§ **The data**
[BEGIN]

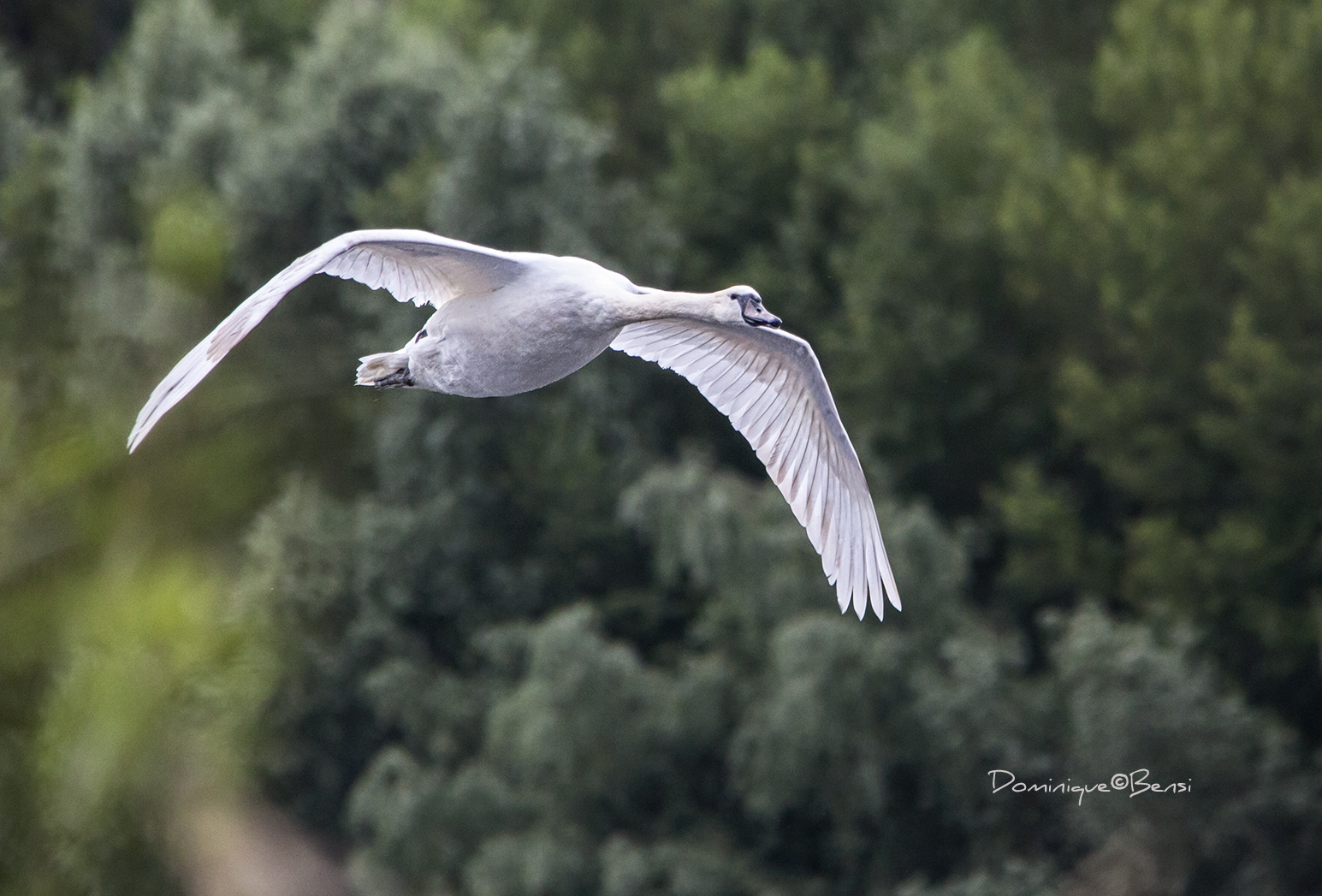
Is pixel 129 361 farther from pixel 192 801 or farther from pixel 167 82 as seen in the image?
pixel 167 82

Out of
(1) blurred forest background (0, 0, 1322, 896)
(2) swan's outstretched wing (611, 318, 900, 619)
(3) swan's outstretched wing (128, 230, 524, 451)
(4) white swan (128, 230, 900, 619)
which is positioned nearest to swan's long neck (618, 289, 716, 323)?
(4) white swan (128, 230, 900, 619)

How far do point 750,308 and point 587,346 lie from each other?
75 centimetres

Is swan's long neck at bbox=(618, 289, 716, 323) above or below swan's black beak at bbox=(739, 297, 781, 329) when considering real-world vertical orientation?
below

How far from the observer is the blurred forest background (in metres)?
19.6

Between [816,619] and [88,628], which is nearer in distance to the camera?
[88,628]

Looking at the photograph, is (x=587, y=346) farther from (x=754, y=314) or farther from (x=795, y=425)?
(x=795, y=425)

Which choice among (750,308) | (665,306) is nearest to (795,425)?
(750,308)

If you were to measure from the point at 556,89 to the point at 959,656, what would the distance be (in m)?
8.72

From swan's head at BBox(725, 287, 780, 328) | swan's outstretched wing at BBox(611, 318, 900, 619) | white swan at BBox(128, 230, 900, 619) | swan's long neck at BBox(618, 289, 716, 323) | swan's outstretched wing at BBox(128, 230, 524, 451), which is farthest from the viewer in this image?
swan's outstretched wing at BBox(611, 318, 900, 619)

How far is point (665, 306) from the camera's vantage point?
728 cm

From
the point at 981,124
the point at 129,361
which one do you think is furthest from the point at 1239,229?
the point at 129,361

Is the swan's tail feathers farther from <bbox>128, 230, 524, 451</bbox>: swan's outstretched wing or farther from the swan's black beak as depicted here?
the swan's black beak

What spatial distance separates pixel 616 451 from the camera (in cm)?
2366

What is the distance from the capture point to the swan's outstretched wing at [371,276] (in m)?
5.92
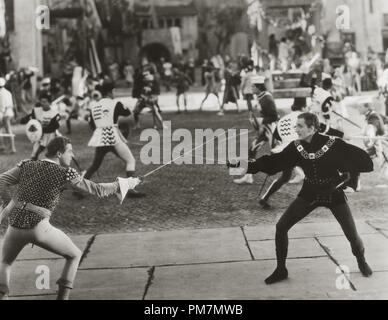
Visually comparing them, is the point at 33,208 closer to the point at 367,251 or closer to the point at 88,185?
A: the point at 88,185

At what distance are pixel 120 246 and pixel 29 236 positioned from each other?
2627mm

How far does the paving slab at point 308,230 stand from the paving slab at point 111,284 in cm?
182

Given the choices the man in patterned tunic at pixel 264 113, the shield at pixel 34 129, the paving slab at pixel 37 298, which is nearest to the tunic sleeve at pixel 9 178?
the paving slab at pixel 37 298

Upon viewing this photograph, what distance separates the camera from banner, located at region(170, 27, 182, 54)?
40.8 metres

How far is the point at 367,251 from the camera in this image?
7.62 meters

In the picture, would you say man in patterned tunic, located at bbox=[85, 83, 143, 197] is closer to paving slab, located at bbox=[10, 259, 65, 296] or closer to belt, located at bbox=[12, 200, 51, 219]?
paving slab, located at bbox=[10, 259, 65, 296]

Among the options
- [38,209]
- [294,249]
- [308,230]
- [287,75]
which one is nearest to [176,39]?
[287,75]

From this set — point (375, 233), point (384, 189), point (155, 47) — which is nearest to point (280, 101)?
point (384, 189)

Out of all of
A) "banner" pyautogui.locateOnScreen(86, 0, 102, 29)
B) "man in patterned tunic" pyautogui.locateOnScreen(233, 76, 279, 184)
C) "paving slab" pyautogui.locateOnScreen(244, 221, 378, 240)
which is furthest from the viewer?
"banner" pyautogui.locateOnScreen(86, 0, 102, 29)

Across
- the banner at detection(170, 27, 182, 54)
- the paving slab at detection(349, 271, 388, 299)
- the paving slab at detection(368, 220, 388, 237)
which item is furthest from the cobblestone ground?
the banner at detection(170, 27, 182, 54)

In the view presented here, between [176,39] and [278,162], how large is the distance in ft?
124

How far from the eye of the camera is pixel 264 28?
117 ft

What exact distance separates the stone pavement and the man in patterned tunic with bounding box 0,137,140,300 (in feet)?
2.36
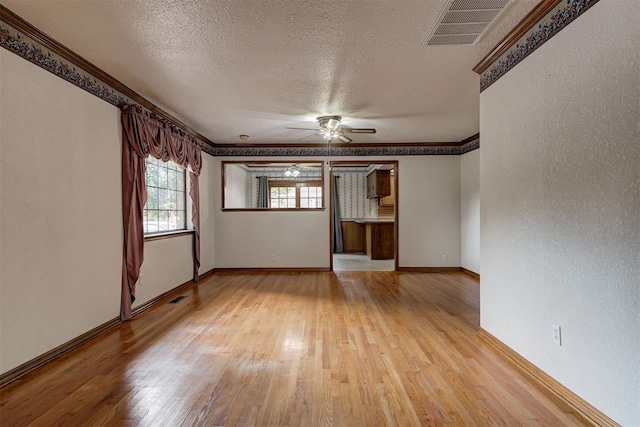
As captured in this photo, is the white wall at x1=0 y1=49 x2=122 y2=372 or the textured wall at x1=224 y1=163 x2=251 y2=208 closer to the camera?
the white wall at x1=0 y1=49 x2=122 y2=372

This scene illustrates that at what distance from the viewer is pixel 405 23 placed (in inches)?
86.6

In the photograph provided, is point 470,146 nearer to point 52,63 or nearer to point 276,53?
point 276,53

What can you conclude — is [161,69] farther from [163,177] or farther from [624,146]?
[624,146]

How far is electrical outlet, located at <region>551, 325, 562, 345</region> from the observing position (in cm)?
196

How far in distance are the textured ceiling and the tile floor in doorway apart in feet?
10.8

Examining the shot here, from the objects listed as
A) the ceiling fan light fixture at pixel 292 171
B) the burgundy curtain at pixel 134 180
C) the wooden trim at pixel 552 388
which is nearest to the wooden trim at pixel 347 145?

[END]

§ **Written problem**
Rewrite all of the records above with every "burgundy curtain" changed to "red curtain" and everything else left as it is, and leave out the pictures.

§ **Response to the exercise**
Is pixel 129 361 farther from pixel 192 801 or farther from pixel 167 82 as seen in the image?
pixel 167 82

Out of
(1) blurred forest background (0, 0, 1322, 896)
(2) swan's outstretched wing (611, 318, 900, 619)
(3) swan's outstretched wing (128, 230, 524, 451)
(4) white swan (128, 230, 900, 619)
which is positioned nearest to swan's long neck (618, 289, 716, 323)?
(4) white swan (128, 230, 900, 619)

How far do point 750,308 and point 587,346 lie from each other?
75 centimetres

Is swan's long neck at bbox=(618, 289, 716, 323) above or below swan's black beak at bbox=(739, 297, 781, 329) when considering real-world vertical orientation?
below

How far from the observer is the blurred forest background (in metres)?
19.6

Between [816,619] and [88,628], which is nearer in distance to the camera?
[88,628]

Looking at the photograph, is (x=587, y=346) farther from (x=754, y=314) or farther from (x=795, y=425)?
(x=795, y=425)

Which choice among (750,308) | (665,306) is nearest to (795,425)?
(750,308)

If you were to measure from the point at 556,89 to the point at 959,656, what would the distance be (in m)?
8.72

From swan's head at BBox(725, 287, 780, 328) | swan's outstretched wing at BBox(611, 318, 900, 619) | white swan at BBox(128, 230, 900, 619) | swan's long neck at BBox(618, 289, 716, 323) | swan's outstretched wing at BBox(128, 230, 524, 451), which is farthest from the viewer in this image?
swan's outstretched wing at BBox(611, 318, 900, 619)

How far is point (665, 306) from the camera's vantage point?
728 cm

From
the point at 981,124
the point at 129,361
which one do you think is furthest from the point at 1239,229?
the point at 129,361

Is the swan's tail feathers farther from <bbox>128, 230, 524, 451</bbox>: swan's outstretched wing or farther from the swan's black beak as depicted here?
the swan's black beak

What spatial distance separates pixel 616 451 from the camera (in cm)?
2366

What is the distance from the capture point to the swan's outstretched wing at [371,276] (in m)?
5.92
Visually comparing them, is the point at 33,208 closer to the point at 367,251 or closer to the point at 88,185?
A: the point at 88,185

At what distance are pixel 120 246 and pixel 29 236 positioned from each other?
2627mm

How far does the paving slab at point 308,230 stand from the paving slab at point 111,284 in cm?
182

Given the choices the man in patterned tunic at pixel 264 113, the shield at pixel 34 129, the paving slab at pixel 37 298, which is nearest to the tunic sleeve at pixel 9 178?
the paving slab at pixel 37 298

Upon viewing this photograph, what distance separates the camera from banner, located at region(170, 27, 182, 54)?
40.8 metres

How far is the point at 367,251 from the camera in this image?
7.62 meters

In the picture, would you say man in patterned tunic, located at bbox=[85, 83, 143, 197] is closer to paving slab, located at bbox=[10, 259, 65, 296] or closer to belt, located at bbox=[12, 200, 51, 219]?
paving slab, located at bbox=[10, 259, 65, 296]

Among the options
- [38,209]
- [294,249]
- [308,230]
- [287,75]
which one is nearest to [176,39]?
[287,75]

From this set — point (375, 233), point (384, 189), point (155, 47) — which is nearest to point (280, 101)?
point (384, 189)

Out of all of
A) "banner" pyautogui.locateOnScreen(86, 0, 102, 29)
B) "man in patterned tunic" pyautogui.locateOnScreen(233, 76, 279, 184)
C) "paving slab" pyautogui.locateOnScreen(244, 221, 378, 240)
which is furthest from the viewer?
"banner" pyautogui.locateOnScreen(86, 0, 102, 29)

Across
- the banner at detection(170, 27, 182, 54)
- the paving slab at detection(349, 271, 388, 299)
- the paving slab at detection(368, 220, 388, 237)
which item is furthest from the cobblestone ground?
the banner at detection(170, 27, 182, 54)

In the view presented here, between [176,39] and [278,162], how large is the distance in ft?
124

How far from the eye of the camera is pixel 264 28?
117 ft

What exact distance separates the stone pavement and the man in patterned tunic with bounding box 0,137,140,300 (in feet)?
2.36
As captured in this photo, is the white wall at x1=0 y1=49 x2=122 y2=372 or the textured wall at x1=224 y1=163 x2=251 y2=208 closer to the camera?
the white wall at x1=0 y1=49 x2=122 y2=372

This scene illustrates that at what distance from the viewer is pixel 405 23 placed (in inches)?
86.6

In the photograph provided, is point 470,146 nearer to point 52,63 or nearer to point 276,53?
point 276,53

What can you conclude — is [161,69] farther from [163,177] or farther from [624,146]?
[624,146]

How far is electrical outlet, located at <region>551, 325, 562, 345</region> from the observing position (in cm)?
196

How far in distance are the textured ceiling and the tile floor in doorway apart in feet?
10.8

Examining the shot here, from the objects listed as
A) the ceiling fan light fixture at pixel 292 171
B) the red curtain at pixel 134 180
C) the wooden trim at pixel 552 388
which is nearest to the wooden trim at pixel 347 145?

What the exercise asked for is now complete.